Nanashi comments on Calibration Test with database of 150,000+ questions - LessWrong

37 Post author: Nanashi 14 March 2015 11:22AM

You are viewing a comment permalink. View the original post to see all comments and the full post content.

Comments (31)

You are viewing a single comment's thread. Show more comments above.

Comment author: Nanashi 13 March 2015 06:40:00PM 1 point [-]

That's a fair criticism, but if we're going down this road we've also gotta recognize the limitations of a multiple choice calibration test. Both styles suffer from the "You know it or you don't" dichotomy. If these questions were all multiple choice, you'd still have the same rectangular shaped graph, it would just start at 50% (assuming a binary choice) instead of 0%.

The big difference is the solution sets that the different styles represent. There are plenty of situations in life where there are a few specific courses of action to choose from. But there are also plenty of situations where that's not the case.

But, I will say that a multiple choice test definitely yields a "pretty" calibration curve much faster than an open-ended test. You've got a smaller range of values, and the nature of it lets you more confidently rule out one answer or the other. So the curve will be smoother faster. Whereas this will be pretty bottom heavy for a while.

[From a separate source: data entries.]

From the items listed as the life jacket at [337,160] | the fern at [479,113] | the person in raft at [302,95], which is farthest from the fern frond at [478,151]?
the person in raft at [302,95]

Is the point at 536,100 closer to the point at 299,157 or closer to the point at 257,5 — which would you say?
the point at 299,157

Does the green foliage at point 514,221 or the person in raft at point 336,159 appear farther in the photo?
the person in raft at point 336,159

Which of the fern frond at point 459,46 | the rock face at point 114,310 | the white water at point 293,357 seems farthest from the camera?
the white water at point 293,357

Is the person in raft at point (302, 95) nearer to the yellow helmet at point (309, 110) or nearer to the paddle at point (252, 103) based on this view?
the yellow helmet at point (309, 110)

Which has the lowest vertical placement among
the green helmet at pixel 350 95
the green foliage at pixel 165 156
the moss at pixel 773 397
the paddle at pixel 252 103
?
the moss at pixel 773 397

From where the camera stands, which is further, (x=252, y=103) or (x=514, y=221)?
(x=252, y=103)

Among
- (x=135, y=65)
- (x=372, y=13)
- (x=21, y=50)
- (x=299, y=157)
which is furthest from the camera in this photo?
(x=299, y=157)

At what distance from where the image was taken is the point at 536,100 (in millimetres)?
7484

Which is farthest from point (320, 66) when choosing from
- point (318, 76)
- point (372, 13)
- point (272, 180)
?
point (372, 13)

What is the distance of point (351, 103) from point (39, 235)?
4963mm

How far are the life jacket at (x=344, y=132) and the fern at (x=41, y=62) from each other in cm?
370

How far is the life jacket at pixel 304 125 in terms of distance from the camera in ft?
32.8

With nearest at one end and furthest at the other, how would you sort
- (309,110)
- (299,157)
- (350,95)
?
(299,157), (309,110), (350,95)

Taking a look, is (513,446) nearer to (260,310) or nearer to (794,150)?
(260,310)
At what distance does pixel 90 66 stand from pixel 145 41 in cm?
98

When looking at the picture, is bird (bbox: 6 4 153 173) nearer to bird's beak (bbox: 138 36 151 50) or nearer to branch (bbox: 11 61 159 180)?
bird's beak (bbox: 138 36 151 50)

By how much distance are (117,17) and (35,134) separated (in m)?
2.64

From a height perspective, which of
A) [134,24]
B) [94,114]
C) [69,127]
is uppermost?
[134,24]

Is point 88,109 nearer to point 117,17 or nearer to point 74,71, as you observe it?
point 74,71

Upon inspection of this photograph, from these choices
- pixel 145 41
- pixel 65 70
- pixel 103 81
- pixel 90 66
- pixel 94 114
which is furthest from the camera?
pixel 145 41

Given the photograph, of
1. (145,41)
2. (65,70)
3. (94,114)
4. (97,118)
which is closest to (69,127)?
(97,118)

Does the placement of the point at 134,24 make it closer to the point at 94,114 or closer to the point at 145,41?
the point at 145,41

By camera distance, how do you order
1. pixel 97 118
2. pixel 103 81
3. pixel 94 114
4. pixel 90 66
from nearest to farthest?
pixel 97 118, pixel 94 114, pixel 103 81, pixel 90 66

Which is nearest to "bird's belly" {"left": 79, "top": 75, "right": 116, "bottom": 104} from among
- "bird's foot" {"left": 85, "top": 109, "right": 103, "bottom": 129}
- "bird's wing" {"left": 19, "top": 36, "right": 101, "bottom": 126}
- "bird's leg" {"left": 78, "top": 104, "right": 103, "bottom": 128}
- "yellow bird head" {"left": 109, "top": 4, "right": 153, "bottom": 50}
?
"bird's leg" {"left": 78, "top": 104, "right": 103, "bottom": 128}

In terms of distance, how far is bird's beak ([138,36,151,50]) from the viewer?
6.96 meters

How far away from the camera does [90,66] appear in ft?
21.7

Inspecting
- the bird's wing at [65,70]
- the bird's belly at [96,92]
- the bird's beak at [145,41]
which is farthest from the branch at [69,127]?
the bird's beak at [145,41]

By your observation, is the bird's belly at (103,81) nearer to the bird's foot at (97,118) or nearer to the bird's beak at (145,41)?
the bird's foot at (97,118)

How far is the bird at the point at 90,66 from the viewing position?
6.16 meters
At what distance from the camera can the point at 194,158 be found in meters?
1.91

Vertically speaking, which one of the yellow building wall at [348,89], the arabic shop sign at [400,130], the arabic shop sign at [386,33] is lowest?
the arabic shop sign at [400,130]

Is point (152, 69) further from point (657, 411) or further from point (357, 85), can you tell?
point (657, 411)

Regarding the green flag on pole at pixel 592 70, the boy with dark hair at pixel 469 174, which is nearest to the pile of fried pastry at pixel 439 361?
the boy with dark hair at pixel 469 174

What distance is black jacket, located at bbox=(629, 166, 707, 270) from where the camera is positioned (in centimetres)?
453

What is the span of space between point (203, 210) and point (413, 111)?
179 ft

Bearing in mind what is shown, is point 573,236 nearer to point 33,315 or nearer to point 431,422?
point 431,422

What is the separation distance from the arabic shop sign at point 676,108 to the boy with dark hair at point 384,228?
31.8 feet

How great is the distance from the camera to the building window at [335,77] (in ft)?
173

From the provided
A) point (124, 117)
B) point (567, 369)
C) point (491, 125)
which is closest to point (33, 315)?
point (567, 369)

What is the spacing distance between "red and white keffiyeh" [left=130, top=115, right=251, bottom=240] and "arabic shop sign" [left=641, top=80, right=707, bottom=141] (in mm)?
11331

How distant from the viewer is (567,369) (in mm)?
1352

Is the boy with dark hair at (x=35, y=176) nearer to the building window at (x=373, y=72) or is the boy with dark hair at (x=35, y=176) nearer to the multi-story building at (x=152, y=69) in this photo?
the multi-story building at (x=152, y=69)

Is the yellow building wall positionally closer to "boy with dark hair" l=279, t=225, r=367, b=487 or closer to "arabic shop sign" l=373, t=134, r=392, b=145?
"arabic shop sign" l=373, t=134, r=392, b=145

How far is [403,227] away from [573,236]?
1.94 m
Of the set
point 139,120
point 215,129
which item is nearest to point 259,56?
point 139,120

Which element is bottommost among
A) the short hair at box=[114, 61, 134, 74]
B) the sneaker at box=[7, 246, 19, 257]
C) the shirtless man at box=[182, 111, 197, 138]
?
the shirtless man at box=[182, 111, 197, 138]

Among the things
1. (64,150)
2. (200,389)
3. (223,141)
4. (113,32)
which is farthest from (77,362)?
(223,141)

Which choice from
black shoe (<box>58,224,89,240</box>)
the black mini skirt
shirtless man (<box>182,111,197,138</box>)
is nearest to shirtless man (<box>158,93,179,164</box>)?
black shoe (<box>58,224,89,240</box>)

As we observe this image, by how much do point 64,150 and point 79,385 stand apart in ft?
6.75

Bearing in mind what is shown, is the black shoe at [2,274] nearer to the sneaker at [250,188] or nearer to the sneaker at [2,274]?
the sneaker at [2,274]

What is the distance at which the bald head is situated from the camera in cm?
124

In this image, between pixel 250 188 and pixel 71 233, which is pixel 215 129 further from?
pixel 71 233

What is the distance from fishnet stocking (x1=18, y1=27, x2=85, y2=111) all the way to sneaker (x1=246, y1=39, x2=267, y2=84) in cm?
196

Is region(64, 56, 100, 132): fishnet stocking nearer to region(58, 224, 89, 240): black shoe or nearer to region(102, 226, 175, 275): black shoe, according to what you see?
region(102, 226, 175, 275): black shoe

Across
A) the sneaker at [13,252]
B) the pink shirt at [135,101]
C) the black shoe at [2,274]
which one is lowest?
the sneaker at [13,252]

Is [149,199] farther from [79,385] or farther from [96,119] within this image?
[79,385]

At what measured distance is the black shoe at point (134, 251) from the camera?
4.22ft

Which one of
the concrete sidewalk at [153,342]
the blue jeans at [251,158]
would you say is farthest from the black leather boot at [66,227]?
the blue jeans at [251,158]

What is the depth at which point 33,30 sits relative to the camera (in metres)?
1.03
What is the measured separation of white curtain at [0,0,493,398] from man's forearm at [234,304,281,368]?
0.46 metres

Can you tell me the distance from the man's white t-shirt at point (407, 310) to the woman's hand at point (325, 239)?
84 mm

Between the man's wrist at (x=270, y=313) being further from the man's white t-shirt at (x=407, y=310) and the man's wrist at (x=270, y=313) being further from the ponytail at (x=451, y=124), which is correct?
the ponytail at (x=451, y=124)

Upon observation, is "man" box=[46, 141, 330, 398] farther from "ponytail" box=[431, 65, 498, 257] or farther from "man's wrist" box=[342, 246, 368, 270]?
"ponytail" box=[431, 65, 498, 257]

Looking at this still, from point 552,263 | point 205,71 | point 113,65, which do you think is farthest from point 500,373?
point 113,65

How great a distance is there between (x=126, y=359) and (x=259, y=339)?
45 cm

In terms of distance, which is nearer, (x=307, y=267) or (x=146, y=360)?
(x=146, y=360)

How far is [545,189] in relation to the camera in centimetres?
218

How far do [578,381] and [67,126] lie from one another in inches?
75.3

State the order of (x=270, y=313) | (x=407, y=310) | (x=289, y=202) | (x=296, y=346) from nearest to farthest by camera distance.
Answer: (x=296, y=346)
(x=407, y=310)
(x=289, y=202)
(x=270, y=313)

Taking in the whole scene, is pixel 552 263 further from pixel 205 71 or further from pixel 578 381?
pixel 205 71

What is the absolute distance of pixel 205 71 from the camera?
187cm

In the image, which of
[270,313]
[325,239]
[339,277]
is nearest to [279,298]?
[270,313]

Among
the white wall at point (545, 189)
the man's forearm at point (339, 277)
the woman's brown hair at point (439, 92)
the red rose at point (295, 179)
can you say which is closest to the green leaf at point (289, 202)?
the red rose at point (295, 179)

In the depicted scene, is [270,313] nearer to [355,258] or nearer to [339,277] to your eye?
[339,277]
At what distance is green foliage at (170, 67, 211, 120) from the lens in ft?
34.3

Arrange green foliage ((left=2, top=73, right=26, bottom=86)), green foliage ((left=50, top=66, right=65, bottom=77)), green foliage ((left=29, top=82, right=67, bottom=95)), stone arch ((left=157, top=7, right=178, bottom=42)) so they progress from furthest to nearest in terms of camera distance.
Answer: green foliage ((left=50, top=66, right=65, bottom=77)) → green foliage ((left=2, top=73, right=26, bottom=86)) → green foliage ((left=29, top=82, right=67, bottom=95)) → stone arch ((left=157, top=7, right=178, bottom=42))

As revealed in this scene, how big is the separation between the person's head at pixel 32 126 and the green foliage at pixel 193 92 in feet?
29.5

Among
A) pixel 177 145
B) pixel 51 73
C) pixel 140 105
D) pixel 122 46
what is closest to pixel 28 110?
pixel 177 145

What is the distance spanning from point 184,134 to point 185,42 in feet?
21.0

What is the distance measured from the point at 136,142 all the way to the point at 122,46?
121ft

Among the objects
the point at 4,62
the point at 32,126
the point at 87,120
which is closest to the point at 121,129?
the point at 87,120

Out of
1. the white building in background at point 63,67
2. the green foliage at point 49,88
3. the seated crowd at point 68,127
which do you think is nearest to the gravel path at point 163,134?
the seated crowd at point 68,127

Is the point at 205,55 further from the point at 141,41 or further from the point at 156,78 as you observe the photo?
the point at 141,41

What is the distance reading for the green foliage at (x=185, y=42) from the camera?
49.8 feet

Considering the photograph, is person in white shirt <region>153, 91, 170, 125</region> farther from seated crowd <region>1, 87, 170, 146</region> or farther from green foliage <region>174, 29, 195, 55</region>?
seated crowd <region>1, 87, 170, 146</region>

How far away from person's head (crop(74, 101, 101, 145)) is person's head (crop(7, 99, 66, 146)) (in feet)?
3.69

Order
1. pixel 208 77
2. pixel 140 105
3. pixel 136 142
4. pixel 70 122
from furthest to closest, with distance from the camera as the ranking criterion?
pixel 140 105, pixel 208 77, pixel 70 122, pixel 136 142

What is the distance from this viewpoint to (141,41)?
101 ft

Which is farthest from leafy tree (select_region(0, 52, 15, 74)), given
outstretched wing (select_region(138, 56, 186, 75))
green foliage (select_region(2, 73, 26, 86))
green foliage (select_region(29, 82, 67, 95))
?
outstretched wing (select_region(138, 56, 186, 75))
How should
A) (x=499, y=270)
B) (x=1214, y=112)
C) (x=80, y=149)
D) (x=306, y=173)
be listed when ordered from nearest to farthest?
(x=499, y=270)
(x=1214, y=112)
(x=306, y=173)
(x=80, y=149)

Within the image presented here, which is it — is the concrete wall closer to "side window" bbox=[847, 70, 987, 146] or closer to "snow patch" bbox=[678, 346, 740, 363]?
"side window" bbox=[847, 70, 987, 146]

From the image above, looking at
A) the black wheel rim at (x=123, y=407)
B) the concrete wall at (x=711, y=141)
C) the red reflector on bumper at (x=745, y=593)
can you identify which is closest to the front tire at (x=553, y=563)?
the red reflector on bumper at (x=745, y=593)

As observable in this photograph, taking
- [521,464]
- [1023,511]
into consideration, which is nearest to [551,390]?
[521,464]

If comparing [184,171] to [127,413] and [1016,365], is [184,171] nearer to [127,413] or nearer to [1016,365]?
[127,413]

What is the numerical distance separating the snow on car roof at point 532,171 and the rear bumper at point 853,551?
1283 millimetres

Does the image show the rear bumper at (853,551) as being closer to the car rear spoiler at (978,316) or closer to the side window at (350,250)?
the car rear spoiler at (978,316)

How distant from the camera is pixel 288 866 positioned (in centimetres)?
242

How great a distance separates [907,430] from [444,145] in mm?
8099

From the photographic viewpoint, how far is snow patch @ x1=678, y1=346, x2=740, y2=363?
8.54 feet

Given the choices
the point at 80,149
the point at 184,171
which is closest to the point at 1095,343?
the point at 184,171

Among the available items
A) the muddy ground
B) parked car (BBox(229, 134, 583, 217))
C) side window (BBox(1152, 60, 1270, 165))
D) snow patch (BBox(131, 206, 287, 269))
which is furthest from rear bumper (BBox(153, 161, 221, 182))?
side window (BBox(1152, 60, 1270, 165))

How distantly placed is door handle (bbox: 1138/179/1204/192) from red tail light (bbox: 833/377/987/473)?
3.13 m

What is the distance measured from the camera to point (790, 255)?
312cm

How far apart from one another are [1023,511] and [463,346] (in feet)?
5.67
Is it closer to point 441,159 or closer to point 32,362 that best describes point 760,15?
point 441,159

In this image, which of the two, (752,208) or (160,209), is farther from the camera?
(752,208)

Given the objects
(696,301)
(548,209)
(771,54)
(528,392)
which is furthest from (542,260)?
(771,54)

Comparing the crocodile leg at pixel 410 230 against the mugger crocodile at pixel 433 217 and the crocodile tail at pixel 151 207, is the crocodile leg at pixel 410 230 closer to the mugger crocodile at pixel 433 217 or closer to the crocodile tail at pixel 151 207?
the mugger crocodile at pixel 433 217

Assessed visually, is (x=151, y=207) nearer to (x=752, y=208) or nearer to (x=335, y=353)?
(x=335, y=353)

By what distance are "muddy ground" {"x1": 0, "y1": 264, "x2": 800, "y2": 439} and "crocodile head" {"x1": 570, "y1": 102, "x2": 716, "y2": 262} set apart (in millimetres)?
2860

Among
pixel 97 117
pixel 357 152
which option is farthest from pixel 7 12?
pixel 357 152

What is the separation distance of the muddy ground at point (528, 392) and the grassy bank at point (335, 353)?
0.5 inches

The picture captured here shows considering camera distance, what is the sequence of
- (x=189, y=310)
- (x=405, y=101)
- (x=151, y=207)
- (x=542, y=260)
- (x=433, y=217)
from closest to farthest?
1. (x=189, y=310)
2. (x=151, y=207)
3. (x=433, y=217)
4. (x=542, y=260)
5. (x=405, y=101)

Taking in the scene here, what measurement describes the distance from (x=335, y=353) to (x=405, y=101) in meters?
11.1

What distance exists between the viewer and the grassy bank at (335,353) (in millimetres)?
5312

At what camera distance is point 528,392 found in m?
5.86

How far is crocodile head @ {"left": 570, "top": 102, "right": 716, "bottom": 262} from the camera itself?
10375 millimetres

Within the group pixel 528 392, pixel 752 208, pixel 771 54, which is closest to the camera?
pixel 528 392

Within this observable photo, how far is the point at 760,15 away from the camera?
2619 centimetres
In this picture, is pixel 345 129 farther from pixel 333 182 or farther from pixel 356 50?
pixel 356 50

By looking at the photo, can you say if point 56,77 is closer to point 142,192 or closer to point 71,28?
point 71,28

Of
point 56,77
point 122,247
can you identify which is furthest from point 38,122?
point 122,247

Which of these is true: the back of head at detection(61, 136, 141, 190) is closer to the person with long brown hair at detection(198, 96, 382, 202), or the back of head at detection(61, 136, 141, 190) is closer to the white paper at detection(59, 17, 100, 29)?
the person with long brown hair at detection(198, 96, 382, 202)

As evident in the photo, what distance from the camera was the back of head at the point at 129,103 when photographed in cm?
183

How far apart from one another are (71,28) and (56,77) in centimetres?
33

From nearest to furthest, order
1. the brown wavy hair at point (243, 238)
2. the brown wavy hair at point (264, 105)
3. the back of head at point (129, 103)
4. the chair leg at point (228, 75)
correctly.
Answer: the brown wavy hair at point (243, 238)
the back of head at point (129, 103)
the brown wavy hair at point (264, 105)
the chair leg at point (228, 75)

Comment author: Sarunas 14 March 2015 12:03:02AM *  1 point [-]

I think the problem here is with many trivia questions you either know the answer or you don't

That means that for those questions most probabilities are either close to 0 or close to 1. This suggests that given this set of questions it would probably be a good idea to increase "resolution" near those two points. For that purpose, perhaps instead of asking for confidence levels expressed as percentages you could ask for confidence levels expressed as odds or log odds. For example, users could express their confidence levels using odds expressed as ratios 2^n:1, for n=k,...,0,...,-k.

Comment author: Nanashi 14 March 2015 11:28:51AM 1 point [-]

That's an interesting thought but I do suspect that you'd have to answer a lot of questions to see any difference whatsoever. If you're perfectly calibrated and answer 100 questions that you are either 99.99% confident or 99.9% confident, there's a very good chance that you'll get all 100 questions right, regardless of which confidence level you pick.